Wednesday, October 12, 2005

Epiphanies all round

It had to happen. Andrew Sullivan had gotten so far with his persona of New Sully, implacable foe of the powers-that-be, but he had to revert to being duc de Sully, faithful servant of the royal court. And indeed, much as his namesake:

Sully was not popular. He was hated ... by all because he was a favorite, and selfish, obstinate and rude. He amassed a large personal fortune, and his jealousy of all other ministers and favorites was extravagant. Nevertheless he was an excellent man of business, inexorable in punishing malversation and dishonesty on the part of others, and opposed to the ruinous court expenditure which was the bane of almost all European monarchies in his day. He was gifted with executive ability, with confidence and resolution, with fondness for work, and above all with deep devotion to his master. He was implicitly trusted by Henry IV and proved himself the most able assistant of the king in dispelling the chaos into which the religious and civil wars had plunged France.

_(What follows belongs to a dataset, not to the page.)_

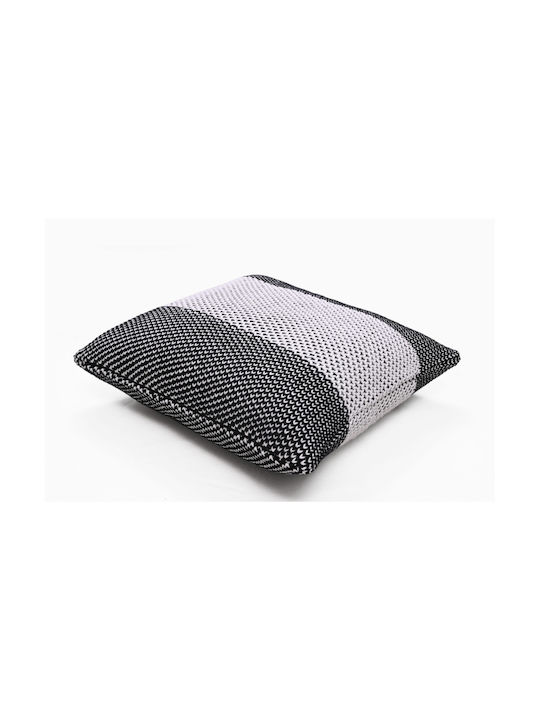 Liolios Home Sofa Cushion Honey Bee from 100% Cotton Black and White 50x50cm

Despite his disgust about the royal budget, the irresistible pull of the royal court exerts itself again with his revived flypaper/fly-trap theory [will add link when he's unhacked] -- that the Iraq war was necessary so that Arabs could experience first hand the impact of Islamist terrorism:

... internal Muslim division ... a fortunate by-product of failure to pacify the country. By allowing chaos and disorder to engulf many Iraqi lives, the coalition may have undermined Jihadist appeal by exposing their willingness to slaughter other Muslims in their bid for a new Caliphate ... by forcing the battle into the heart of the Middle East, rather than in the West, the coalition is exposing internal rifts and dividing the Muslim world into its sane and insane camps. If the sane camp wins, we all win ... But if we can keep the fldegling Iraqi state somewhat stable, the potential benefit is that by using schismatic divisions in Islam, we can help isolate and undermine al Qaeda and Jihadism in general ... But the strategy is not a crazy one, even if it has emerged from the wreckage of incompetence.

This is just a rehashed version of the Epiphany theory pushed by the Wall Street Journal, that 9/11 was necessary to show Americans the threat of terrorism, and that the Saudis needed something similar to happen to them. Sully ups the ante by hoping that the bringing home of terrorism causes a schism within Islam that the West can ride to its own advantage -- not the kind of delicate operation that one wants this White House in charge of.

While this is a shite (one i) strategy for a war, there is one bit of supporting evidence for the effect it postulates -- the now fully released letter from al Zawahiri to al Zarqawi, which makes clear the split between al Qaeda HQ and its franchise in Iraq on the strategy of killing civilians and Shia:

But Mr. Zawahiri ... pointedly [warns] Mr. Zarqawi that such strikes amounted to "action that the masses do not understand or approve."

In the letter, Mr. Zawahiri compared the fierce war of resistance that Iraqis and foreign fighters have waged in Iraq since March 2003 with the speedy fall of Afghanistan's Taliban government after the American-led invasion there in 2001.

"We don't want to repeat the mistake of the Taliban, who restricted participation in governance to the students and the people of Kandahar alone," Mr. Zawahiri wrote. "The result was that the Afghan people disengaged themselves from them. Even devout ones took the stance of the spectator and, when the invasion came, the emirate collapsed in days, because the people were either passive or hostile."

"Therefore," Mr. Zawahiri wrote, "I stress again to you and to all your brothers the need to direct the political action equally with the military action, by the alliance, cooperation and gathering of all leaders of opinion and influence in the Iraqi arena."


This shreds the media criticism of the right, who complain that the Western media reports deaths from terrorism with the implicit goal of undermining the war back home. In fact, Zawahiri makes clear that it is precisely these images that undermine the insurgency and leave room for the split that Sully has now noticed. Incidentally, of interest to Irish readers must surely be that Zawahiri's last sentence above could easily be rephrased as "the Armalite in one hand and the ballot box in the other" -- perhaps soon to be the latest evidence on links between Northern Ireland and the GWOT.